Search code examples
pythonms-accesssqlalchemypyodbcsqlalchemy-access

Read a Zip file from URL and convert a Ms Access file to data frame


I' writing this message to ask help in order to find a solution for this python code. I'm trying to generate a visualization of FAA PMA Parts in comparison with my company's parts database. I've already done it using Power Bi, SQL Query and Excel files, however it is not an online visualization. Every month i have to download FAA PMA Parts from URL (https://rgl.faa.gov/Regulatory_and_Guidance_Library/rgPMA.nsf/f6a80b2e3c91131686257bcf0063a042/bc1b3424cc899bee86257beb006237ae/$FILE/PMA.zip) in order to update this visualization.

That being said, i've tried to do these python codes in order to read Ms Access file from the above mentioned Url and convert it to a Pandas DataFrame.

However i didn't succeed in this task for the following reasons:

First i've tried to use sqlalchemy, but the following errors have shown up.

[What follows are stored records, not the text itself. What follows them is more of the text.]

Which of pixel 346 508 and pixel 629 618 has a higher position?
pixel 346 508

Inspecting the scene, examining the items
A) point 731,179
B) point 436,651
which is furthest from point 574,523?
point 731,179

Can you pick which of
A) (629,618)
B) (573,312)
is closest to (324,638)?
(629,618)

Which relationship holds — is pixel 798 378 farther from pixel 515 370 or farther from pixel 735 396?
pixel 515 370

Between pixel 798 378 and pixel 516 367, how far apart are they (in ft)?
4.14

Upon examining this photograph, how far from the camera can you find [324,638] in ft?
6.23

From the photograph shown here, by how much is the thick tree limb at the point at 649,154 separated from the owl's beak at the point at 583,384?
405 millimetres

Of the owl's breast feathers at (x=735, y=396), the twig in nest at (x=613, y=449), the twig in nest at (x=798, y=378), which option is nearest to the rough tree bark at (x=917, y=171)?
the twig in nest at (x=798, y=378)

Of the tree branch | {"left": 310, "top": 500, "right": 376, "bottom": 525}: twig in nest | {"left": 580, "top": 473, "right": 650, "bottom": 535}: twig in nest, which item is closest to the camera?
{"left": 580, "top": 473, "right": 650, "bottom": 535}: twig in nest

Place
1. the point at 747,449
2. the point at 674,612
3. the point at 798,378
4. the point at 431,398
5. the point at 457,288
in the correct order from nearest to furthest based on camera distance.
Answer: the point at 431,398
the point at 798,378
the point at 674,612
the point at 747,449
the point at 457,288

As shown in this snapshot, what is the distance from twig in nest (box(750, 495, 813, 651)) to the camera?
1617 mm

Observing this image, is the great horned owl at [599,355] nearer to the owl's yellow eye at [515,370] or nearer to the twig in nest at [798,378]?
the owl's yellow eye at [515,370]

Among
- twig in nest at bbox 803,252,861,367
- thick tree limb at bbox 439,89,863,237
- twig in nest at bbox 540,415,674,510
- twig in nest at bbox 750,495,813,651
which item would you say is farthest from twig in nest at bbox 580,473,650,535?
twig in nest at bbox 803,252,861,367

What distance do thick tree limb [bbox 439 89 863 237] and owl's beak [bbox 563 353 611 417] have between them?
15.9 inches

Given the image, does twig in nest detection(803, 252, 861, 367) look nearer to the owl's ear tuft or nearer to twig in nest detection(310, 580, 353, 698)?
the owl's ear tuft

    from zipfile import ZipFile
    from io import BytesIO
    import urllib
    from urllib.request import urlopen
    from sqlalchemy import create_engine
    import pandas as pd
    
    r = urlopen("https://rgl.faa.gov/Regulatory_and_Guidance_Library/rgPMA.nsf/f6a80b2e3c91131686257bcf0063a042/bc1b3424cc899bee86257beb006237ae/$FILE/PMA.zip").read()
    file = ZipFile(BytesIO(r))
    pma_accdb = file.open("PMA.accdb")
    
    connection_string = (r'DRIVER={Microsoft Access Driver (*.mdb, *.accdb)};'
                         r'DBQ=pma_accdb;'
                         r'ExtendedAnsiSQL=1;'
                                              )
    connection_url = f"access+pyodbc:///?odbc_connect={urllib.parse.quote_plus(connection_string)}"
    engine = create_engine(connection_url)
    sql_df = pd.read_sql("SELECT * FROM Parts", con=engine)
    
    print(sql_df.head())

Error:Traceback (most recent call last): File "C:/Users/thiago.ribeiro/.PyCharmCE2019.1/config/scratches/scratch.py", line 17, in engine = create_engine(connection_url) File "C:\Users\thiago.ribeiro\AppData\Local\Programs\Python\Python38\lib\site-packages\sqlalchemy\engine_init_.py", line 500, in create_engine return strategy.create(*args, **kwargs) File "C:\Users\thiago.ribeiro\AppData\Local\Programs\Python\Python38\lib\site-packages\sqlalchemy\engine\strategies.py", line 61, in create entrypoint = u._get_entrypoint() File "C:\Users\thiago.ribeiro\AppData\Local\Programs\Python\Python38\lib\site-packages\sqlalchemy\engine\url.py", line 172, in _get_entrypoint cls = registry.load(name) File "C:\Users\thiago.ribeiro\AppData\Local\Programs\Python\Python38\lib\site-packages\sqlalchemy\util\langhelpers.py", line 267, in load raise exc.NoSuchModuleError( sqlalchemy.exc.NoSuchModuleError: Can't load plugin: sqlalchemy.dialects:access.pyodbc

After that i've tried to use pyodbc, but the following errors have also shown up.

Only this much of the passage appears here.